Was für eine Rolle spielt die Zuwanderungsinitiative (Keine 10-Millionen-Schweiz) der SVP und der damit verbundene mögliche Bruch in den Beziehungen zur EU?
Ich denke nicht, dass diese für die Ergebnisse der Abstimmungen von grosser Bedeutung waren. Auch nicht in Bezug auf den Ausbau der Autobahnen. Mit der Zuwanderungsinitiative treibt die SVP die FDP und die Mitte vor sich her. Bei diesem Thema können FDP und Mitte nur verlieren, denn sie werden sich für einen Teil ihrer Wählerschaft immer als entweder zu EU-kritisch oder zu EU-freundlich positionieren.
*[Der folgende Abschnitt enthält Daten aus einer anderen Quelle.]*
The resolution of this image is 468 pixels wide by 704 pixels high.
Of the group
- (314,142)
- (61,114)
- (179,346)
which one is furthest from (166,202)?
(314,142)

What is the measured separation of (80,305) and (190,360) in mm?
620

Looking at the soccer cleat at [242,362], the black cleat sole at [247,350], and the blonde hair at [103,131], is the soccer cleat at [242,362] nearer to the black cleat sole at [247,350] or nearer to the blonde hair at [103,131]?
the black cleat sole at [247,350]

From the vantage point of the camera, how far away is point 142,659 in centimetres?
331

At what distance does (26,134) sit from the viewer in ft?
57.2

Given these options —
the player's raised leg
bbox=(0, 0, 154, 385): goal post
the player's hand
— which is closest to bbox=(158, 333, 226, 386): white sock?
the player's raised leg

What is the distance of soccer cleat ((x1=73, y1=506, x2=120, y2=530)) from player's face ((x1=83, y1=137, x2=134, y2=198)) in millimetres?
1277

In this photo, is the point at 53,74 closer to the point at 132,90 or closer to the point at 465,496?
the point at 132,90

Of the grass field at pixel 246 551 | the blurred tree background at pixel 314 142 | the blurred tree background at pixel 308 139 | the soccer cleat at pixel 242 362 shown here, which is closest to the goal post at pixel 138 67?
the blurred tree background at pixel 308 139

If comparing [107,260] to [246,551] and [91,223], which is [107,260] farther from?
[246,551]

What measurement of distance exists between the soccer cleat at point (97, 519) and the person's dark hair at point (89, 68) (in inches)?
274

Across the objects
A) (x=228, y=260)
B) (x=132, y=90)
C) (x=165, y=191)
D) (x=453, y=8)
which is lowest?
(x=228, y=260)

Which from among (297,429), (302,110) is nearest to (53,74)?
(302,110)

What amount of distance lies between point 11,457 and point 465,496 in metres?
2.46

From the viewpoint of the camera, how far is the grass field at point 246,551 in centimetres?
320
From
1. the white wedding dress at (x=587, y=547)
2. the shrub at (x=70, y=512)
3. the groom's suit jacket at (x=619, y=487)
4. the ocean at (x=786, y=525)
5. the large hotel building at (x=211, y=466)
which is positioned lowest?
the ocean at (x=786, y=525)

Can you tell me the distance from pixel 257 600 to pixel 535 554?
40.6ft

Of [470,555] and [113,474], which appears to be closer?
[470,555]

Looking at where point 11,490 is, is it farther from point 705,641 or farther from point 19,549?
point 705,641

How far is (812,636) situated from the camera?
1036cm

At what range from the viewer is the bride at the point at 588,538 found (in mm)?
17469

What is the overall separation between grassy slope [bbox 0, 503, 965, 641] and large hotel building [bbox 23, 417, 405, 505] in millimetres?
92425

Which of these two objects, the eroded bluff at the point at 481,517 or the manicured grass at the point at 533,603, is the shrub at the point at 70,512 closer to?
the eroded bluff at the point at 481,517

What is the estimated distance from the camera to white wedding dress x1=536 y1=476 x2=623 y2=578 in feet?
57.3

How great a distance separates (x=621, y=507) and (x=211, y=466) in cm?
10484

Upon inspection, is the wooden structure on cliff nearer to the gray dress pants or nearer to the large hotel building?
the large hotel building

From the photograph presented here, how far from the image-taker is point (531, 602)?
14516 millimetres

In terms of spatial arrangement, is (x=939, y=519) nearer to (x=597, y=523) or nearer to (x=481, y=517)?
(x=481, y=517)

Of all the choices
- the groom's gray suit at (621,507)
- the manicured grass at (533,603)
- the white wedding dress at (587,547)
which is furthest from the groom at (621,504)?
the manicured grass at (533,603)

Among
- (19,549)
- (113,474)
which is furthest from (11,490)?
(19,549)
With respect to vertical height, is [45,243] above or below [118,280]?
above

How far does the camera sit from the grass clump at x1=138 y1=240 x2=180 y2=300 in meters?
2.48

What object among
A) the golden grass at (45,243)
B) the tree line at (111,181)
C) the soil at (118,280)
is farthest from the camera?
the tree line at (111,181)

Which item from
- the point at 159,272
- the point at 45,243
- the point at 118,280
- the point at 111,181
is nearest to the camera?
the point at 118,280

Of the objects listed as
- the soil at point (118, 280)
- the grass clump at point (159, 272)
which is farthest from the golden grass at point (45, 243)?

Hinter vorgehaltener Hand wird Gerhard Pfister nachgesagt, er könnte dereinst die Nachfolge von Viola Amherd anstreben. Ist der Mitte-Präsident deshalb bestrebt, es sich mit dem rot-grünen Lager nicht zu verscherzen?
Das denke ich nicht. Würde er persönliche Bundesratsambitionen besonders hoch gewichten, wäre er wohl nicht Parteipräsident geworden. Denn als Parteipräsident muss man sich typischerweise zu sehr profilieren als dass dies für eine Bundesratskandidatur hilfreich wäre.
Ist mit weiteren bürgerlichen Abstimmungspleiten zu rechnen, sofern sich das bürgerliche Bündnis nicht stärkt?
Bei Sozialpolitik und Umweltpolitik hat die Linke vor allem bei Referenden gute Chancen. Gerade wenn sich die bürgerlichen Parteien bei diesen Themen als wenig komprossibereit zeigen, drohen ihnen tatsächlich weitere Abstimmungsniederlagen.